• TASK LIST
1. In the awklisp documentation, what effect does the -v profiling=1 option have?
2. Carry the awklisp documentation forward from its final sentence, keeping its style and subject.

+++ READING PASSAGE

2007-12-05 08:13:38 +00:00
#
# $Id$
#
# This program is a modified version of awklisp originally written
# by Darius Bacon. The only modification is to append a semicolon
# onto the end of each statement to cater for the semicolon requirement
# of ASEAWK.
#
# <<README>>
#
# See the Manual file for documentation.
#
# This release also has a Perl version, perlisp, contributed by the Perl
# Avenger, who writes:
#
# It has new primitives: a reentrant "load", a "trace" command, and more
# error reporting. Perlisp will attempt to load a program called
# "testme" before anything else, when it runs. After that, it will load
# $HOME/.perlisprc if that file exists, before reverting to the
# interactive read/eval/print loop.
#
# The awk code is still essentially the code posted to alt.sources (May
# 31, 1994), but with a garbage collector added.
#
#
# Copyright (c) 1994, 2001 by Darius Bacon.
#
# Permission is granted to anyone to use this software for any
# purpose on any computer system, and to redistribute it freely,
# subject to the following restrictions:
#
# 1. The author is not responsible for the consequences of use of
# this software, no matter how awful, even if they arise from
# defects in it.
#
# 2. The origin of this software must not be misrepresented, either
# by explicit claim or by omission.
#
# 3. Altered versions must be plainly marked as such, and must not
# be misrepresented as being the original software.
# <<Manual>>
#
# awklisp: a Lisp interpreter in awk
# version 1.2
#
# Darius Bacon
# darius@accesscom.com
# http://www.accesscom.com/~darius/
#
#
# 1. Usage
#
# mawk [-v profiling=1] -f awklisp <optional-Lisp-source-files>
#
# The -v profiling=1 option turns call-count profiling on.
#
# If you want to use it interactively, be sure to include '-' (for the standard
# input) among the source files. For example:
#
# mawk -f awklisp startup -
#
# It should work with nawk and gawk, too, but even less quickly.

++++++
+++ PROVIDED MATERIAL

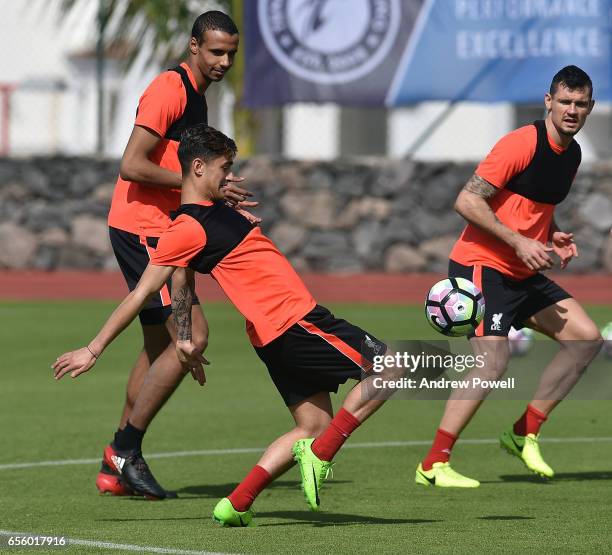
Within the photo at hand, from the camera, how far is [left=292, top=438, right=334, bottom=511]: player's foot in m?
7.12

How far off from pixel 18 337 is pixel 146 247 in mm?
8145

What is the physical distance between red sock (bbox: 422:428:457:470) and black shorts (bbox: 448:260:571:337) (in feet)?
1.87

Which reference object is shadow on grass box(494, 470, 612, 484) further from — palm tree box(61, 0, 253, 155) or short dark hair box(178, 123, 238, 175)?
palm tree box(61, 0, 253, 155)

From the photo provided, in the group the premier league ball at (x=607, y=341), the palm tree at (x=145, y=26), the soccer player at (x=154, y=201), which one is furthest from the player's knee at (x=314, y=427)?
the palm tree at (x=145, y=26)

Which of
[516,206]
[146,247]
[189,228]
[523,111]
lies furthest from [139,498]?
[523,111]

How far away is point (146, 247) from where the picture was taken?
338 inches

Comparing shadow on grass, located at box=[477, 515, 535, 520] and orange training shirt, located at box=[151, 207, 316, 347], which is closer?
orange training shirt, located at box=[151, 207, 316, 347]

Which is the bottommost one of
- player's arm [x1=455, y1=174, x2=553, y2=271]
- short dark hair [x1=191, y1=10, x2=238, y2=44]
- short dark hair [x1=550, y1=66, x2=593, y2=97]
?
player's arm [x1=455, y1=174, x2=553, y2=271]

++++++

• FINAL ANSWERS
1. It turns call-count profiling on.

2.
#
#
# 2. Overview
#
# This program arose out of one-upmanship. At my previous job I had to
# use MapBasic, an interpreter so astoundingly slow (around 100 times
# slower than GWBASIC) that one must wonder if it itself is implemented
# in an interpreted language. I still wonder, but it clearly could be:
# a bare-bones Lisp in awk, hacked up in a few hours, ran substantially
# faster. Since then I've added features and polish, in the hope of
# taking over the burgeoning market for stately language
# implementations.
#
# This version tries to deal with as many of the essential issues in
# interpreter implementation as is reasonable in awk (though most would
# call this program utterly unreasonable from start to finish, perhaps...).
# Awk's impoverished control structures put error recovery and tail-call
# optimization out of reach, in that I can't see a non-painful way to code
# them. The scope of variables is dynamic because that was easier to
# implement efficiently. Subject to all those constraints, the language
# is as Schemely as I could make it: it has a single namespace with
# uniform evaluation of expressions in the function and argument positions,
# and the Scheme names for primitives and special forms.
#
# The rest of this file is a reference manual. My favorite tutorial would be
# _The Little LISPer_ (see section 5, References); don't let the cute name
# and the cartoons turn you off, because it's a really excellent book with
# some mind-stretching material towards the end. All of its code will work
# with awklisp, except for the last two chapters. (You'd be better off
# learning with a serious Lisp implementation, of course.)
#
# The file Impl-notes in this distribution gives an overview of the
# implementation.
#
#
# 3. Expressions and their evaluation
#
# Lisp evaluates expressions, which can be simple (atoms) or compound (lists).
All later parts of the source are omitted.